I was done with that private Catholic school. I hated the school, I hated the kids, I hated the green jumpers, I hated going to mass, I hated the statue of Mary sitting in the back of every classroom, I hated all of it. I was accepted into the Magnet School Program, and I was free from that green and flesh colored building.
I was going to start middle school at a brand new school. I was going to make friends with the Asian girls. I was going to be cool. I was going to “have a life.”
Things did not start very ideally. We read the school dress code and it had said something like no “tight fitting clothing” so mom and I went out and bought those huge T-shirts that just hung from the shoulders and some pairs of jeans. I figured out right away, that the school dress code didn’t mean for you to wear things that fit like potato sacks.
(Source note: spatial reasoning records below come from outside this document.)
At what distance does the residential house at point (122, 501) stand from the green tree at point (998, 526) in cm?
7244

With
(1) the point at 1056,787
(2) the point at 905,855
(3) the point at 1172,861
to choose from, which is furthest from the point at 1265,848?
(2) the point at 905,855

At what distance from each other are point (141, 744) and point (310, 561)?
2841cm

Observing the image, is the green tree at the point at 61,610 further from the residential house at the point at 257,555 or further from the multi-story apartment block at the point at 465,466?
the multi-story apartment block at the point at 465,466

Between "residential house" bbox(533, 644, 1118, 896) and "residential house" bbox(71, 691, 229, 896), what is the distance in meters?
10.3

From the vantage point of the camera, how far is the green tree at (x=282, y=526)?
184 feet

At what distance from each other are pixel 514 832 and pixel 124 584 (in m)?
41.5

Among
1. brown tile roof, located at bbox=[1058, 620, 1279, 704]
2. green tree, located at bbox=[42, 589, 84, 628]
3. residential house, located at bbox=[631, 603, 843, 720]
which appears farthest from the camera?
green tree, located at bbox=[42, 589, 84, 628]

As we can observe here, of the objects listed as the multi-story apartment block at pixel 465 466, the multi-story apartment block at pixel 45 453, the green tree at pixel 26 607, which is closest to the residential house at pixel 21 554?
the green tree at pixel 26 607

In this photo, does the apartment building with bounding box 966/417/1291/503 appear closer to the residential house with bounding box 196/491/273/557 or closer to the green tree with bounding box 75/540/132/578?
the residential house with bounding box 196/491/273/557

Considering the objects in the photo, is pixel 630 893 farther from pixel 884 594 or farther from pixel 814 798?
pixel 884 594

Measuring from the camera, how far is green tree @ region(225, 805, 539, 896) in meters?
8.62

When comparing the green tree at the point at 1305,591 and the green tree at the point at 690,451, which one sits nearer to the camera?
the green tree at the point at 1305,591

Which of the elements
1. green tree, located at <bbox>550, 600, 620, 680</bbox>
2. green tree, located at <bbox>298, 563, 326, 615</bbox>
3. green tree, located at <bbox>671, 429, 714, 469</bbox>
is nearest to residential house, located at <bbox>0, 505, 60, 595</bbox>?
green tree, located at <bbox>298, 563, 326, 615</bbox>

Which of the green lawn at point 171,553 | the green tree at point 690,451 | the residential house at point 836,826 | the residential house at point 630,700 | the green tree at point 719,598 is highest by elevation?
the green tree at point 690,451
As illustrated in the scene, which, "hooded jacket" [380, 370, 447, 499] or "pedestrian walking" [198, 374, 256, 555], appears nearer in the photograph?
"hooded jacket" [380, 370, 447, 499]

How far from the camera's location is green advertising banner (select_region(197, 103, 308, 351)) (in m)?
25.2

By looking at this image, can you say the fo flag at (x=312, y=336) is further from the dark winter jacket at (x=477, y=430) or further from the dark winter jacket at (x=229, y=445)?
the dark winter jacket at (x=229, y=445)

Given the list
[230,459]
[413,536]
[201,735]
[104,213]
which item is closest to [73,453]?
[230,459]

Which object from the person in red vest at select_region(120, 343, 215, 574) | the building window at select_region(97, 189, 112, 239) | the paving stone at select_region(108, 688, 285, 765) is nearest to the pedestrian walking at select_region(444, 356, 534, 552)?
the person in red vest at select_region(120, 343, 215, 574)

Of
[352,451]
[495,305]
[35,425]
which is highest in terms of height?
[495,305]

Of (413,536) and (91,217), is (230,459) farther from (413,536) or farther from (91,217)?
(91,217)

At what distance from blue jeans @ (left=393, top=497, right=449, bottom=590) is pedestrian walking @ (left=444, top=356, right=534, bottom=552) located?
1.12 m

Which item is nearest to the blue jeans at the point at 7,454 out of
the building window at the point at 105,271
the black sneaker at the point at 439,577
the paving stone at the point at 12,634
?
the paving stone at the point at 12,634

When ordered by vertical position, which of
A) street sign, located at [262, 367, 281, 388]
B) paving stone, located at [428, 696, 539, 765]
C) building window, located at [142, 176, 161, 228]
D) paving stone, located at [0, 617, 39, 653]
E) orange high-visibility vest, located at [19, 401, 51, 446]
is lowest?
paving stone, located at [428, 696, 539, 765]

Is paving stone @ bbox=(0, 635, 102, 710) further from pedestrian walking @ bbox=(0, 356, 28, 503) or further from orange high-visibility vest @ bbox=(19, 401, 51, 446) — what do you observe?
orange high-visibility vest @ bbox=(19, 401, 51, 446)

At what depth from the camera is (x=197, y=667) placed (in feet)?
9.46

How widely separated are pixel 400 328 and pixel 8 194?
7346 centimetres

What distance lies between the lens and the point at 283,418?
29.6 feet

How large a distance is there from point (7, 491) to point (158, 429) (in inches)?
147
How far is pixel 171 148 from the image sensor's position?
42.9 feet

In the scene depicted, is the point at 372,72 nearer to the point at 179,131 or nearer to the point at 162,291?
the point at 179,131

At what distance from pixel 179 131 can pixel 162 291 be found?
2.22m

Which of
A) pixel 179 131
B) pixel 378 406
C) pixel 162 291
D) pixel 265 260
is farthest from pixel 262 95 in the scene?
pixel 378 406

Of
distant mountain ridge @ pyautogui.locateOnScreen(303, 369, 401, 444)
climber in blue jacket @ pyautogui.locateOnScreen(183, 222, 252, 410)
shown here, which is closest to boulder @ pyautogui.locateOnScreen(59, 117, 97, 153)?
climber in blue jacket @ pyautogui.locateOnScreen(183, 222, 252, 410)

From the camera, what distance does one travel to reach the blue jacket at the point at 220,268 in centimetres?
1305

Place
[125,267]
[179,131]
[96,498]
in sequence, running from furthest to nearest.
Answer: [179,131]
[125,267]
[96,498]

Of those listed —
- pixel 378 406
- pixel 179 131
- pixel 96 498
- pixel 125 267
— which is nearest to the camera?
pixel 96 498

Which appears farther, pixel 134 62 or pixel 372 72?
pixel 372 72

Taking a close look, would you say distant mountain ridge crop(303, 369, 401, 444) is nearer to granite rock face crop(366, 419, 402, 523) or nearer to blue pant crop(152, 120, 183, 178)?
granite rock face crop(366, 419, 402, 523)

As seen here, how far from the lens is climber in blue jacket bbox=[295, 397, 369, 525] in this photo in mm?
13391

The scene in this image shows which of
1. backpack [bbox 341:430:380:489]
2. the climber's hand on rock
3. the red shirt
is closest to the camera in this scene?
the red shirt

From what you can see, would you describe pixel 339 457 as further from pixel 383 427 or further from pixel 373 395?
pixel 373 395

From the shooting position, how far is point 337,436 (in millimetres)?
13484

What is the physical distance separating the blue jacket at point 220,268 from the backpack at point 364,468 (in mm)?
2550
I really don’t remember how I survived. ”Barely scraped by” seems to be a good description. There was no way I was going to make friends with the Asian girls. They looked like they had already figured out how to handle themselves socially, and I did not fit in.
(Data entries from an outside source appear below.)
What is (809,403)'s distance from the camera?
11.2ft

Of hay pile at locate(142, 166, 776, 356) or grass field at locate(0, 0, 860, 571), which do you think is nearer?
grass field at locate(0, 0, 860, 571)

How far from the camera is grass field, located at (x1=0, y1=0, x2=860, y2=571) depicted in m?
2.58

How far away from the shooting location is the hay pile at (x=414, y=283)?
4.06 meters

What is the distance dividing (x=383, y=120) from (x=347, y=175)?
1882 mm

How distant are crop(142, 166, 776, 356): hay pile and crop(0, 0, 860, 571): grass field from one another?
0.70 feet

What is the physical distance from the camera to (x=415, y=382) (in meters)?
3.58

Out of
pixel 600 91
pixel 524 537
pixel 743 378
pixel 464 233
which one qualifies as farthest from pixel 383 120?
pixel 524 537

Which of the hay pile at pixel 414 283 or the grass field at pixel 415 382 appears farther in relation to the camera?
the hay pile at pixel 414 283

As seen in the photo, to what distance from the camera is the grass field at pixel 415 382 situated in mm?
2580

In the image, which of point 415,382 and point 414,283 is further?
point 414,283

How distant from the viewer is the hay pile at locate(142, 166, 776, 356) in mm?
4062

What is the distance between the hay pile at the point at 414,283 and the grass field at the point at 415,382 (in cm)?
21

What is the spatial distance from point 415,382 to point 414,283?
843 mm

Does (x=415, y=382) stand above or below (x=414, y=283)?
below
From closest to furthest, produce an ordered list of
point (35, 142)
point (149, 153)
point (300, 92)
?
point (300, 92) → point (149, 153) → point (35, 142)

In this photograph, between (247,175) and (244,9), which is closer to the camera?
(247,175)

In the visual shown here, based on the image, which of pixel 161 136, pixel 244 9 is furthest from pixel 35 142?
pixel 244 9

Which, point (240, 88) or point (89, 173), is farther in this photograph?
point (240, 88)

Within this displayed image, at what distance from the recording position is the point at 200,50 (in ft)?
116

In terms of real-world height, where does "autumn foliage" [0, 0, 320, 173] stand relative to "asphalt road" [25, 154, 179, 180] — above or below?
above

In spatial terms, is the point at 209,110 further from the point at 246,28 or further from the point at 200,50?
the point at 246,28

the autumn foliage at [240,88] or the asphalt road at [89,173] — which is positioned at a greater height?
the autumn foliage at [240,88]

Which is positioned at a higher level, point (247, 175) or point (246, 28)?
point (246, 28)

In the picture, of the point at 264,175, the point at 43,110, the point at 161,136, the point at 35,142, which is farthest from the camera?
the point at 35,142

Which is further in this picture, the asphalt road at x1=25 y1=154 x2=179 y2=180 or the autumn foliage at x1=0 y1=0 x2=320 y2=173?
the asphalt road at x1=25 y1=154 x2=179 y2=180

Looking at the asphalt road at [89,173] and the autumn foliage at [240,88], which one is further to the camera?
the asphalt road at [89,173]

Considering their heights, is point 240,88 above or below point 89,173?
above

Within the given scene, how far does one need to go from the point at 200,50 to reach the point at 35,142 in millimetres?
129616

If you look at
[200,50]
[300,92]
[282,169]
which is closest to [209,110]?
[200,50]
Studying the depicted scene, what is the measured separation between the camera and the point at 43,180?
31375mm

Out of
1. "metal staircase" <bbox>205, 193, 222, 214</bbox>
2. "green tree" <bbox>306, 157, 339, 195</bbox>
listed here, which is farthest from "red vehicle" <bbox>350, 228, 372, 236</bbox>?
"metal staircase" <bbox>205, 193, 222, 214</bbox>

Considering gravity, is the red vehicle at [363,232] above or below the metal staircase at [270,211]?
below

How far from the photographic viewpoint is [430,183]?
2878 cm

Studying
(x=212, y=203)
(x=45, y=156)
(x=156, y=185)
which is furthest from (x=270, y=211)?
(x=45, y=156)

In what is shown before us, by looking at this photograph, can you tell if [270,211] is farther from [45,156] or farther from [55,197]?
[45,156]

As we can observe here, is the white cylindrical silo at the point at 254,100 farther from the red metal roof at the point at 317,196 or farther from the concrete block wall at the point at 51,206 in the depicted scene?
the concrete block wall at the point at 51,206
Intimidated and despairing that all my ideal hopes of making friends were dashed, I started clinging to girls who would take me. It didn’t matter whether I liked them or not, just as long as I didn’t have to wander around at lunch by myself. My heart still ached and dreamed and hoped to be an Asian girl (haha that sounds funny). I wanted to be cool and collected. I wanted to learn how to dress, how to pluck my eyebrows so thin that they looked like pencil drawings, and how to color my lips with brown lip liner only (no color in the middle). I wanted to know what they do after school and in the weekends. I wanted to hang out at the mall. I settled for the skater girl and the goth.
Then I saw Jessica.
She didn’t fit the typical Asian girl image. She wore a simple T-shirt and jeans (not the potato sack kind), and I couldn’t imagine her walking around a mall with a bunch of girls. I couldn’t imagine her swooning over belonging to a group; she just didn’t seem to care what other people thought of her. Yet she was friends with the Asian girls (even the older ones!).
She ignored me completely. I don’t think she even knew my name. I don’t even remember exactly when or how I met her, we didn’t have any classes together. All I knew about her was that she had what I wanted and didn’t even care, and she was aloof, intimidating, and made me feel small.
I confided with a classmate (probably voicing my tangled up thoughts, while trying to wrangle up an ally) that,
“I think Jessica is a @#%*@. Don’t you think so?”
Little did I know that this classmate was good friends with Jessica.
The next day, after lunch, I was waiting outside the classroom waiting for the second bell to ring for class. In the corner of my eye, I see Jessica and I cringe remembering what I said about her and feeling frightened that she might have heard. She seems to be walking in my direction and I try to ignore it, but gradually the dread grows inside my stomach until it turned me cold all up and down as she stops right in front of me,
“I heard what you said about me. Why don’t you say that to my FACE??”
yikes. She made me feel like a coward to have talked about her behind her back, but I mustered up all the pride and self-righteousness I had inside of me to conquer the paralyzing fear and muttered out,
“I called you a *@#&^”
“What did you say? I didn’t hear you.”
“y…you’re a *@#&^”
We stood there. I mean what was supposed to happen next?
Then the bell rang and I scurried off to class, ignoring my curious looking classmates.